Thief in the Shadows uses the Oculus Rift to put you in the hairy feet of Bilbo Baggins as he faces off against the massive dragon Smaug in a modified scene from The Hobbit: The Desolation of Smaug. It's a great choice of a scene to show off VR — after The Hobbit logo filled my field of vision, just as it does at the beginning of the film, the cavernous, gold-filled halls of the dwarf kingdom of Erebor gradually revealed themselves around me. Damn, that's a LOT of gold.

Then, my headphones fill with the sound of shifting coins behind me — yup, it's Smaug stirring from his slumber.
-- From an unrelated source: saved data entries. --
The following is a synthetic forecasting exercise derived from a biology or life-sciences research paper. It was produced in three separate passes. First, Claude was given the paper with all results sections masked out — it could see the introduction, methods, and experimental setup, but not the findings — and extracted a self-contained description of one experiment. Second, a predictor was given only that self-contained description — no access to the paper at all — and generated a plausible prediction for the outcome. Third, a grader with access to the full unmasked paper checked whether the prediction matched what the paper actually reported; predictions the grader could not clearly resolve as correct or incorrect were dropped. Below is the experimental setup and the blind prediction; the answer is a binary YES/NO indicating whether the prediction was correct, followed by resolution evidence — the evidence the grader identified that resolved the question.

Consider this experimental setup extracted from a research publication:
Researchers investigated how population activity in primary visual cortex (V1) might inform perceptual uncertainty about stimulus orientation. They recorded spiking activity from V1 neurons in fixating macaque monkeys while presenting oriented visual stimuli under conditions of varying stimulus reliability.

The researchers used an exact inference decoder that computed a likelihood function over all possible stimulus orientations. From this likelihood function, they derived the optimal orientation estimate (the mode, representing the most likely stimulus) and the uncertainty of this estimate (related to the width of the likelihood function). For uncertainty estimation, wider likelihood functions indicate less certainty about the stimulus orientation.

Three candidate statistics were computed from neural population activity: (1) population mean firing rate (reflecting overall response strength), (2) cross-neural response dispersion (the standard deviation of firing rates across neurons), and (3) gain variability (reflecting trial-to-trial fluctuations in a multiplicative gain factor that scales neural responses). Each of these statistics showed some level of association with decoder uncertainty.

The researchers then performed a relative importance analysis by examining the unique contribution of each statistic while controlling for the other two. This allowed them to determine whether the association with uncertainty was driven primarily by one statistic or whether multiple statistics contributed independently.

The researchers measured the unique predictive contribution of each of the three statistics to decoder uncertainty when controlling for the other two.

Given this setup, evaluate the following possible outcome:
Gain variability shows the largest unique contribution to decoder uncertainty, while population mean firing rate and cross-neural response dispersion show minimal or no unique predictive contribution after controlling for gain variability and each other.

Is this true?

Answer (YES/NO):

Unfortunately, in this VR world, my Hobbit-feet remain firmly planted in place; there's nowhere to run. I can look all around, but there's no escaping this monstrosity. Smaug slowly reveals himself in all his glory, and it's pretty stunning — he flies around the cavern, taunting you with his lines of dialogue from the film, and eventually comes up to you as close as possible. Unfortunately, the limitations of VR mean the back-and-forth between Bilbo and Smaug is absent; instead, it's just lines of dialogue that work reasonably well without the verbal sparring. But it's not nearly as engrossing as the showdown in the film.

Unfortunately, in this virtual reality world I could not run for my life

Still, when Smaug got right up in my face, staring me down with his huge, bright eye, things got unsettling pretty fast. But the flaws still inherent in VR keep this from being truly immersive. The colors are all wrong, for starters, and the low resolution means this version of Smaug isn't quite as impressive or as immersive as it was seeing him on a huge IMAX screen in 3D.

Regardless of the flaws, my heart rate definitely picked up as he growled that our little game had come to an end. His chest began glowing a reddish-orange, a sure sign that dragon-fire and ruin was to follow. Unfortunately, unlike the Baggins family, I was not lucky enough to possess a precious gold ring (or, for that matter, the ability to move at all). The flames then came forth, melting the flesh from my bones. A flash of light, searing pain, then poof: I was nothing more than a pile of ash.